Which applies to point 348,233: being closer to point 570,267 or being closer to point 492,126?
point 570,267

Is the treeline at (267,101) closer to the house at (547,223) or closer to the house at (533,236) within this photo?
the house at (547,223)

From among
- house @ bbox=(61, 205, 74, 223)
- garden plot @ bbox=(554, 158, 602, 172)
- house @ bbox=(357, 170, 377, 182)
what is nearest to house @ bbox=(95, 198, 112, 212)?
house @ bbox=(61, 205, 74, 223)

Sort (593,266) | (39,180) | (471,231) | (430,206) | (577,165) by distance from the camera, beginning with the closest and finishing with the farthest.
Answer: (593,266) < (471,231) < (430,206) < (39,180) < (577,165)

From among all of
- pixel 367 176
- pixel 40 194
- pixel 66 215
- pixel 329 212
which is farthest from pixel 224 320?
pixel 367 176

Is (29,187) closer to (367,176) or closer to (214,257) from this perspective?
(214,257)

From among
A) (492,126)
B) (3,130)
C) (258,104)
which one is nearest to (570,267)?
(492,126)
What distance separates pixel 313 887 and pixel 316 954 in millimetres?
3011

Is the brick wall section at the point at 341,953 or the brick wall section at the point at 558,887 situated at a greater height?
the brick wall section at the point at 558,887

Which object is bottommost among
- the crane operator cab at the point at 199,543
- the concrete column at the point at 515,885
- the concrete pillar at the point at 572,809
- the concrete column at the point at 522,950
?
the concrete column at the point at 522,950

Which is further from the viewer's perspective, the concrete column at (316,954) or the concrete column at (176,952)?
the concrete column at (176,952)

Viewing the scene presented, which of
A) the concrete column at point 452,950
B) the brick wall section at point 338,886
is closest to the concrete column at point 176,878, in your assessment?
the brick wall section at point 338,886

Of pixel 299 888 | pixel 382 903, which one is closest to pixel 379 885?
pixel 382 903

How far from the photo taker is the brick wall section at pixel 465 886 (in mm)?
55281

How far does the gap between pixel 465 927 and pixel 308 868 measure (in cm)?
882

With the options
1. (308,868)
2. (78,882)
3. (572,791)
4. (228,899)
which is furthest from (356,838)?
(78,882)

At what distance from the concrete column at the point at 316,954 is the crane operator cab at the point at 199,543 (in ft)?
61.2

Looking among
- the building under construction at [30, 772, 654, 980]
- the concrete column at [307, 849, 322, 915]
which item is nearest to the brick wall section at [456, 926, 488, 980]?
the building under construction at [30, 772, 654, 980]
--
Copy the items word for word, starting at the line that contains "How far does" and continuing through the last of the items.

How far does the gap between pixel 465 927 and pixel 308 868 measure (in cm)?
882

With the options
1. (308,868)
2. (78,882)
3. (572,791)
4. (228,899)
which is furthest from (356,838)?
(78,882)

At what distance from the concrete column at the point at 316,954 is the crane operator cab at the point at 199,543 (in ft)?
61.2

Looking among
- the building under construction at [30, 772, 654, 980]
- the concrete column at [307, 849, 322, 915]
which item is nearest to the brick wall section at [456, 926, 488, 980]?
the building under construction at [30, 772, 654, 980]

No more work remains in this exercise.